Kim and I had a late glass of wine the other night at an open air cafe on the water. After a while, the waitress came by and asked us to pay because they were closing soon and they needed to get everything closed up. We paid but then she told us to stay and when we were finished put our glasses by the bar when we left, then she and the owner went home.
It’s not like these cafes are making a fortune either. We pay between €2.00 and €3.00 per coffee and €4.00 for wine. But you can sit for as long as you like for that €2.00 cappuccino. Rushing you out to get the next customer in, to make the greatest profit possible, in the shortest amount of time is not the goal here. Enjoying life is the goal here.
Most shops close for one or two hours during the afternoon. I’m not sure if it’s for lunch or a nap, but it does nicely divide up the day and give everyone a break. Life gets better when it’s not all about work all day. In a lot of countries I tell people how many Americans have lunch at their desk because they are so ‘busy’. People in those countries wonder how we are still alive, what’s the point of life if you are under endless pressure with no breaks. And vacation time . . . I won’t even get into that here.

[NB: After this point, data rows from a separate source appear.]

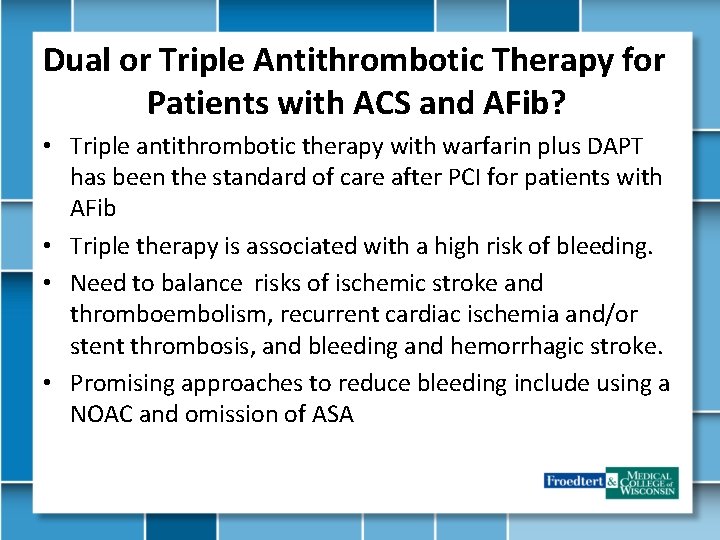 Dual or Triple Antithrombotic Therapy for Patients with ACS and AFib?

• Triple antithrombotic therapy with warfarin plus DAPT has been the standard of care after PCI for patients with AFib
• Triple therapy is associated with a high risk of bleeding.
• Need to balance risks of ischemic stroke and thromboembolism, recurrent cardiac ischemia and/or stent thrombosis, and bleeding and hemorrhagic stroke.
• Promising approaches to reduce bleeding include using a NOAC and omission of ASA

Froedtert & MEDICAL COLLEGE of WISCONSIN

When a quality experience is more important than profit
Four of us ordered wine one day. We got the wine, and we also were served two plates of horderves. Upselling, right? We didn’t order it, but now we have to pay for it. Nope, it’s just understood that if you are taking the time to enjoy a drink you should enjoy some good food too. So, you get complimentary orduvers. And when I say orduvers I don’t mean cheap, frozen, deep fried, breaded zucchini in ranch dressing. I mean real food; bruschetta, fresh baked bread, olives, and amazing cheeses.
It’s not all about selfless generosity, the longer you stay the more likely you are to order a second or third drink and munching on these fine foods definitely keeps you there. But even the way in which Italian establishments rope you into spending more money is relaxing and friendly.
The idea of tranquility and quality is perpetuated by steel tableware, real china, horderves per gratis, and no rush to get you out and and the next customer in. This is what makes Italy great. The more I travel the more I realize that what makes life worth living are the slow parts. It’s no surprise that Italy has the second highest life expectancy in the world. Italians like living, and taking long, daily periods of tranquility, is the way to live long.